I realize you guys mean this stuff as a joke, but just for ha-ha's, here is a chart of each AL team's 2013 GOP normalized rate (X-axis) plotted against Run and Win normalized rate. For each of these data sets, 1 = league average. In 2013, league averages were 81 wins (duh), 4.33 R/G, and .77 GDP/G. You can see there is basically no correlation between GDPs and runs scored, nor GDPs and Winning. Oakland for instance won 96 games while having a better than average 0.87 GDP rate, while the Sox won 97 (1.2 rate) while having a below average 1.10 GDP rate.
Less pretty version but with trendlines. You can see that each variable trends up with increased GDP.
Also:
Pearson correlation of R/G and GDP Rate = 0.322
P-Value = 0.242
Not statistically significant, but a positive correlation, aka more GDP = more R/G.
Pearson correlation of Win Rate and GDP Rate = 0.262
P-Value = 0.346
Again, positive but not significant correlation.
Even with a small data set, though, we can show pretty convincingly that OPS correlates to runs, and this is why it is still very useful at a team level despite all of the attempts to refine it.

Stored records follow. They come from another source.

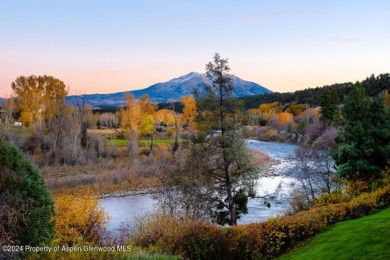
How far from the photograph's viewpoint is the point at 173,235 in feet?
47.8

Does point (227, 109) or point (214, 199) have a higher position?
point (227, 109)

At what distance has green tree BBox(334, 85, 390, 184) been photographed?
69.7 feet

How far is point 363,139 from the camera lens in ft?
70.5

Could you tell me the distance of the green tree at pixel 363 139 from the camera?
2125 centimetres

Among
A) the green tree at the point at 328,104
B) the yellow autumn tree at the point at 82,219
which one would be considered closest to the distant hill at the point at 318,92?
the green tree at the point at 328,104

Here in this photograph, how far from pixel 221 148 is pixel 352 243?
14.7 meters

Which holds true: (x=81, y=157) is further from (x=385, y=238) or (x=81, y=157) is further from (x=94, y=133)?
(x=385, y=238)

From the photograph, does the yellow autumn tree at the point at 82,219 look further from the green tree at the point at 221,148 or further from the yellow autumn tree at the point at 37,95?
the yellow autumn tree at the point at 37,95

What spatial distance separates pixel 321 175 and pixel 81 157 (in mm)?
33109

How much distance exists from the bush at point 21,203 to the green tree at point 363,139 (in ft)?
53.9

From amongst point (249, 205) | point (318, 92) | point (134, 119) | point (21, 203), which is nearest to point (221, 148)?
point (249, 205)

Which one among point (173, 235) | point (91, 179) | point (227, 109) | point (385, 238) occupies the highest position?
point (227, 109)

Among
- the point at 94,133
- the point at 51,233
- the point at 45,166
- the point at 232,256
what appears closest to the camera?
the point at 51,233

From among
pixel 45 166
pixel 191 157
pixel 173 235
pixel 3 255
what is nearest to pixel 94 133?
pixel 45 166
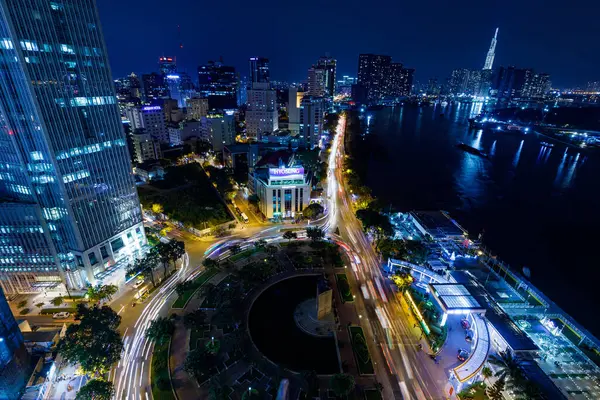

Pearson correlation of R/G and OPS = 0.971
P-Value = 0.000
Understanding that 2013 doesn't represent the entire history of baseball, of course, I would generally expect the general conclusions here to remain valid. Of course, the counterargument to all of this is that the Sox are currently hitting into 1.7 GDP per game, which would be equivalent to a 2.21 normalized rate on my chart, in other words, completely off the chart.